INFLUENCE OF CLONED VOLTAGE-GATED K+ CHANNEL EXPRESSION ON ALANINE TRANSPORT, RB+ UPTAKE, AND CELL-VOLUME

Voltage-gated K+ channels are involved in regulation of action potential duration and in setting the resting membrane potential in nerve and muscle. To determine the effects of voltage-gated K+ channel expression on processes not associated with electrically excitable cells, we studied cell volume, membrane potential, Na+-K+-ATPase activity, and alanine transport after the stable expression of the Kv1.4 and Kv1.5 human K+ channels in Ltk- mouse fibroblasts (L-cells). The fast-activating noninactivating Kv1.5 channel, but not the rapidly inactivating Kvl.4 channel, prevented dexamethasone-induced increases in intracellular volume and inhibited Na+-K+-ATPase activity by 25%, as measured by Rb-86+ uptake. Alanine transport, measured separately by systems A and ASC, was lower in Kvl.5-expressing cells, indicating that the expression of this channel modified the Na+-dependent amino acid transport of both systems. Expression of the Kvl.4 channel did not alter alanine transport relative to wild-type or sham-transfected cells.
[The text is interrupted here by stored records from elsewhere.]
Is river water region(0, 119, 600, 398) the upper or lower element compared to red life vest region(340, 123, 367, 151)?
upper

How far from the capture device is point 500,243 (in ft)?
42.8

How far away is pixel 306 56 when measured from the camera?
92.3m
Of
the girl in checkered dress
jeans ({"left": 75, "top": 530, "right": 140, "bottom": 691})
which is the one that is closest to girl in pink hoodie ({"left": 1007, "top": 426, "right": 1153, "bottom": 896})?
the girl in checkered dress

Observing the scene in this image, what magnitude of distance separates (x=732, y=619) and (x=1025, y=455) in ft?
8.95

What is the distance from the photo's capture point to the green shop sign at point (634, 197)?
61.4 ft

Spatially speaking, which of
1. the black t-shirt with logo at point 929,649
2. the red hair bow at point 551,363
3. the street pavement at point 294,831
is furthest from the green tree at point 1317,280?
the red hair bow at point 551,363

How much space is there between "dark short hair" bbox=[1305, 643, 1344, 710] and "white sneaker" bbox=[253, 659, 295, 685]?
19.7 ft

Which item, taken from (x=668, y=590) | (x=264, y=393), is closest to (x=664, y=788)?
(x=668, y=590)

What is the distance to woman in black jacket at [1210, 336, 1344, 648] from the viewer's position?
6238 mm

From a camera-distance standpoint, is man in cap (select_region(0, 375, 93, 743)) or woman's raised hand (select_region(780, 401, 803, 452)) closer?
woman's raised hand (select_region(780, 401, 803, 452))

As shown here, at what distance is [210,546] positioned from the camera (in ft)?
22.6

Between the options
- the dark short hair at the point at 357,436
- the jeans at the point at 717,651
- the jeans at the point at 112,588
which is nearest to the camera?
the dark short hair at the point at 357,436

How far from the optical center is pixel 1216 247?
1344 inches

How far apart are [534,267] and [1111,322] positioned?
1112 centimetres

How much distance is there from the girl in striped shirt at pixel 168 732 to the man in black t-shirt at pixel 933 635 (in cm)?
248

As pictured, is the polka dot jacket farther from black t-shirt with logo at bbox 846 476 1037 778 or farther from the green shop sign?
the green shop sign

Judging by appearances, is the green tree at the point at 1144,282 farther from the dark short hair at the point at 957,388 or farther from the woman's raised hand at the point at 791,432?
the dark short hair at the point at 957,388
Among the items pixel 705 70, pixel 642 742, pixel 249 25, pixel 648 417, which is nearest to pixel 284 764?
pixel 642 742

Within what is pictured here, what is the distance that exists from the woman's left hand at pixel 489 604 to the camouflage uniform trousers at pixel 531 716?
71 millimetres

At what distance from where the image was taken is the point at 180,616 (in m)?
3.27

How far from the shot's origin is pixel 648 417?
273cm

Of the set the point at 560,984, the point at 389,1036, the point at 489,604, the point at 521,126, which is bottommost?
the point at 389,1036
The changes specific to Kvl.5 expression may be related to the resting membrane potential induced by this channel (-30 mV) in contrast to that measured in wild-type sham-transfected, or Kvl.4-transfected cells (-2 to 0 mV). Blocking of the Kvl.5 channel by 60 muM quinidine negated the effects of Kvl.5 expression on intracellular volume, Na+-K+-ATPase, and Na+-dependent alanine transport. These results indicate that delayed rectifier channels such as Kvl.5 can play a key role in the control of cell membrane potential, cell volume, Na+-K+-ATPase activity, and electrogenic alanine transport across the plasma membrane of electrically unexcitable cells.